The article focuses on the point that the term 'patellofemoral malalignment' is overused and poorly defined. Drs Post and Teitge (surgeons) and Dr Amis (bioengineer) explain that sometimes the term is offered as a discrete clinical diagnosis, while at other times the term is used to describe on an X-ray (or other type of imaging such as MRI) the relationship in position of the patella to the underlying trochlear groove.
The finding of an abnormal relationship on an imaging study may furthermore be improperly used to define a clinical diagnosis of malalignment even in the absence of symptoms. The authors feel that the great danger lies in the surgeon then believing that such a diagnosis is in itself a licence to offer corrective surgery - often leading to an unsuccessful outcome which may lead to further surgery to try and resolve the new problems!
The authors feel that no 'corrective' surgery should be undertaken on the basis of the imaging findings alone.
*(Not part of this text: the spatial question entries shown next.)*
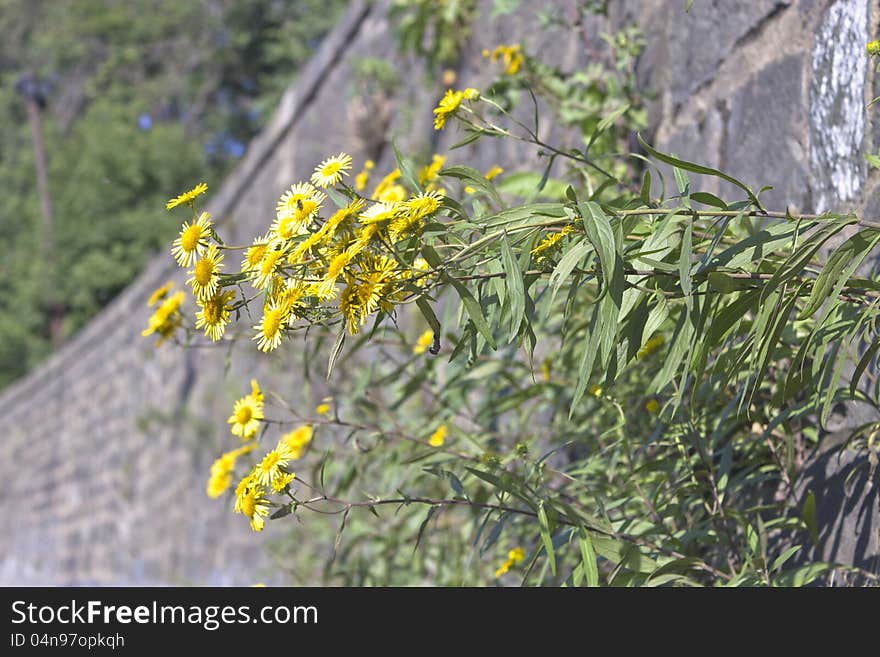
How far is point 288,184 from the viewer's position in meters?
5.59

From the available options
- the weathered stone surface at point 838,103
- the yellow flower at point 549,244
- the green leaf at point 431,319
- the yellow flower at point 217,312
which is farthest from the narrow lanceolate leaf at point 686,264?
the weathered stone surface at point 838,103

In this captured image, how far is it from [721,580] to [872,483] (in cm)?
25

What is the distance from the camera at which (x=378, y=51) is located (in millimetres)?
5023

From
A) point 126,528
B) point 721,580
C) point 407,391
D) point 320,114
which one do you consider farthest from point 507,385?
point 126,528

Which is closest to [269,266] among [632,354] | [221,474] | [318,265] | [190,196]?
[318,265]

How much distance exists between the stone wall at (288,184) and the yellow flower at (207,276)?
2.94ft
They point out that imaging is only part of the evaluation of the patella, and that other elements need to be taken into account. X-ray findings need to be correlated with symptoms, and also with the way the patella moves with walking and the status of the nerves and muscles associated with the patella.
Their definition of patellofemoral alignment is "where bony alignment, joint geometry, soft-tissue restraints, neuromuscular control, and functional demands combine to produce symptoms as a result of abnormally directed loads that exceed the physiologic threshold of the tissues. Malalalignment means malalignment of forces. Malalignment is not a specific image on a radiograph, nor is it a specific diagnosis. It is a concept of imbalance that helps explain patellofemoral disorders. The symptoms of this imbalance may be pain or patellar instability".
Defining patellar position in different planes
The authors highlight the importance of imaging the patella in different planes to fully understand any abnormal positioning -
- medial/lateral translation (coronal or axial plane) - ie the patella has slid sideways to the inner or outer side of the groove
- tilt (rotation in the axial plane) - ie the patella has tilted rather than slid, so that one edge is tilted closer to the groove and the other edge consequently tilted further away
- spin (internal/external rotation in the coronal plane) - ie the patella has not slid nor tilted, and it basically in the right position but has rotated
- flexion rotation (rotation in the sagittal plane - ie this is like 'tilt' but the tilt is from top to bottom, rather than side to side.
They point out that in order to fully describe patellar alignment it should be with reference to all these variables, and not just one of them, as is commonly the case.
After thus determining the patella's position relative to the underlying femur bone, the surgeon then needs to look at how it moves relative to the femur bone, assess the involved structures around the patella, and then evaluate all the information in relation to the symptoms the patient is suffering, and when and how the symptoms began.
Once having correctly assessed the patellar alignment, the clinician then needs to try and work out why the patellar is where it is, for example whether the person was born and developed that way or whether there is damage to the normal soft tissue supporting structures, maybe following an injury.
This article goes into much more detail about the evaluation of the patella and the editor recommends that the interested reader should obtain a copy, but these are the pertinent principles.